2. Originally Posted by tonie
r^2 + 6r + -8 = 0
-8 -8
= r^2 + 6r = -8 + 9
(r+3)^2 = 1
I am stuck and the book has my answers to be -2 and -4
I have no idea what method you are using to solve this quadratic equation. If the solutions are -2 and -4 , then this should be the original equation ...

$r^2 + 6r + 8 = 0$

factor the left side ...

$(r + 2)(r + 4) = 0$

setting each factor equal to 0 will yield the given solutions for $r$

3. You're completing the square rather than factoring.
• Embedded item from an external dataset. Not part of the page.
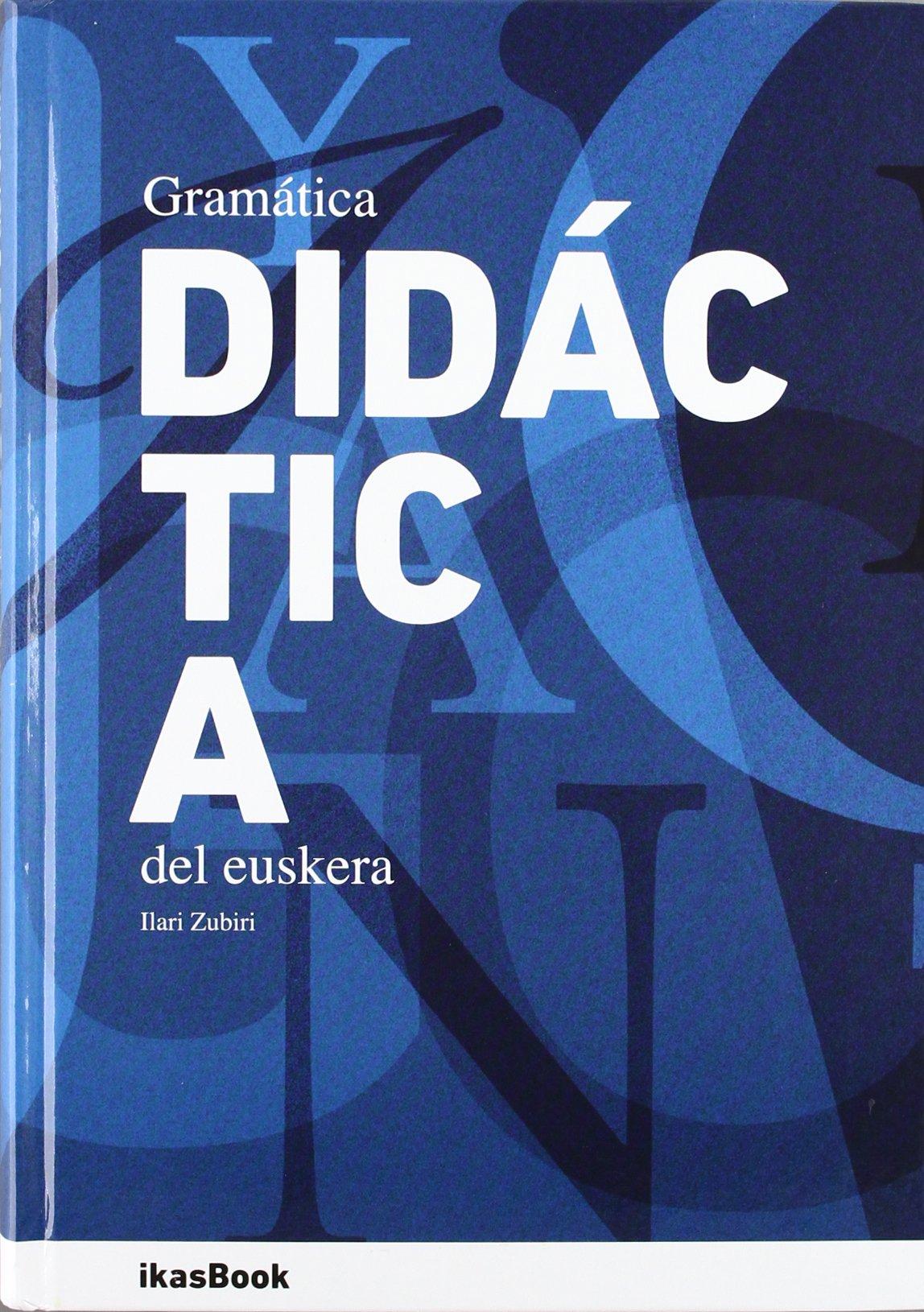 Gramatica Didactica Del Euskera (Euskera) Tapa dura – 13 jun 2012 Ilari Zubiri Ikasbook S.L. 849401840X Keltische Sprachen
Factoring is finding out which values of $a$ and $b$ satisfy the equation $(r-a)(r-b) = r^2+6r+8$
Your syntax is confusing, I have assumed the constant term is positive (+8) because that factors.

What two numbers multiply to give +8 and sum to +6

4. While thank you so much, you fully understand my issue even though my syntax was confusing. That is exactly what the book had for the problem and answer!

5. If you wish to factorise by completing the square, and assuming that your originally equation is $\displaystyle r^2 + 6r + 8 = 0$...

$\displaystyle r^2 + 6r + 8 = 0$

$\displaystyle r^2 + 6r + 3^2 - 3^2 + 8 = 0$

$\displaystyle (r + 3)^2 - 1 = 0$

$\displaystyle (r + 3)^2 - 1^2 = 0$

$\displaystyle (r + 3 - 1)(r + 3 + 1) = 0$

$\displaystyle (r + 2)(r + 4) = 0$.

6. Or, after you have $(r+ 3)^2= 1$, as in your first post, just take the square root of both sides:
[math\]r+ 3= \pm 1[/tex] so that $r= 3\pm 1$.

Taking the "+" sign, $r= 3+ 1= 4$ and taking the "-" sign, $r= 3- 1= 2$.